start
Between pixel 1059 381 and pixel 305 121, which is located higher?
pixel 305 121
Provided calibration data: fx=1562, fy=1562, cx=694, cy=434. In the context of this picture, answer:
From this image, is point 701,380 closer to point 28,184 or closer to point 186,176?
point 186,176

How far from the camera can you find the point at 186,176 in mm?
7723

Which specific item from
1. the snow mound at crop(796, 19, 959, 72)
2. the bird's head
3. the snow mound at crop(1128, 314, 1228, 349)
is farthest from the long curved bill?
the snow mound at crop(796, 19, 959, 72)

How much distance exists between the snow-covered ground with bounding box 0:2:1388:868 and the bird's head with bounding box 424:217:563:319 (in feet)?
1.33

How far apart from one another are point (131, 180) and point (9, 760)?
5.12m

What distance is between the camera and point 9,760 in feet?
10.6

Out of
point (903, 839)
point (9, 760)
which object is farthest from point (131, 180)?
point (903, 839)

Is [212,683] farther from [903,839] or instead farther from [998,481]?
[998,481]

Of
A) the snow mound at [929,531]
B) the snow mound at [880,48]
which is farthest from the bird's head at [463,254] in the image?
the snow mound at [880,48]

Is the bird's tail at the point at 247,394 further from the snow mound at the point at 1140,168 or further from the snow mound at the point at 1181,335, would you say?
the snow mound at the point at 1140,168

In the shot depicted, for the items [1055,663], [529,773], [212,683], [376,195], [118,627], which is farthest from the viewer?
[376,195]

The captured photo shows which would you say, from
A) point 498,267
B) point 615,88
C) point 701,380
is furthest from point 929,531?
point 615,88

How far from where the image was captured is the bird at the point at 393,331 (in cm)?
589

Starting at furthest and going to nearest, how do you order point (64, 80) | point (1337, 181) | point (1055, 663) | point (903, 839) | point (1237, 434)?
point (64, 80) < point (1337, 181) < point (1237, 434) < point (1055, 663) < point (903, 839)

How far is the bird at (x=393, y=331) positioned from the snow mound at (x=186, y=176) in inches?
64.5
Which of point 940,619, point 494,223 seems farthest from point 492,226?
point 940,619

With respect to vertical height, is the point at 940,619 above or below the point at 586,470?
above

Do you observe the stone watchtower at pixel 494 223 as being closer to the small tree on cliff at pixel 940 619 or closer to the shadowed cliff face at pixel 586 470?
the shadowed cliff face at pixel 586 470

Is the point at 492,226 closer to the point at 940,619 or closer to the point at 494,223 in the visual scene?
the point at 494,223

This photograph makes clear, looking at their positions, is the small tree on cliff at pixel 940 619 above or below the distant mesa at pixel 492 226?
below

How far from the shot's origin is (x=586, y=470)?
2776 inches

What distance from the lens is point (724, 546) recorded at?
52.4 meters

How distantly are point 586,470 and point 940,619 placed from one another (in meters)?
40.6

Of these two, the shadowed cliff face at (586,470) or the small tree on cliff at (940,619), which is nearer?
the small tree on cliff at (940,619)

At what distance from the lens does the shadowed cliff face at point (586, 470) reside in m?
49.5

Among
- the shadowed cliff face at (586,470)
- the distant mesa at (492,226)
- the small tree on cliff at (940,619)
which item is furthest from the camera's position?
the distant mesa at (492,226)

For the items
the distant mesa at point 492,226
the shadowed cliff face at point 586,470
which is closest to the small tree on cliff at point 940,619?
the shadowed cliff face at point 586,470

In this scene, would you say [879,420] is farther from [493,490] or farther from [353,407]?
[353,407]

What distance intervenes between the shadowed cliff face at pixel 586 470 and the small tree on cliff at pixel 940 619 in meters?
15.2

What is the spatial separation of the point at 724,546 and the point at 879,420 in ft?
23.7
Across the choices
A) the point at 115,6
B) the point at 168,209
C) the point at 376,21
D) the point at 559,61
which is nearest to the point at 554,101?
end
→ **What you need to do**
Please copy out every line of the records above that contains the string "feet", matching its case exactly.

→ **Task response**
How much distance exists between the snow-covered ground with bounding box 0:2:1388:868 and the bird's head with bounding box 424:217:563:319 (in feet)?
What distance is between the camera and point 9,760 in feet?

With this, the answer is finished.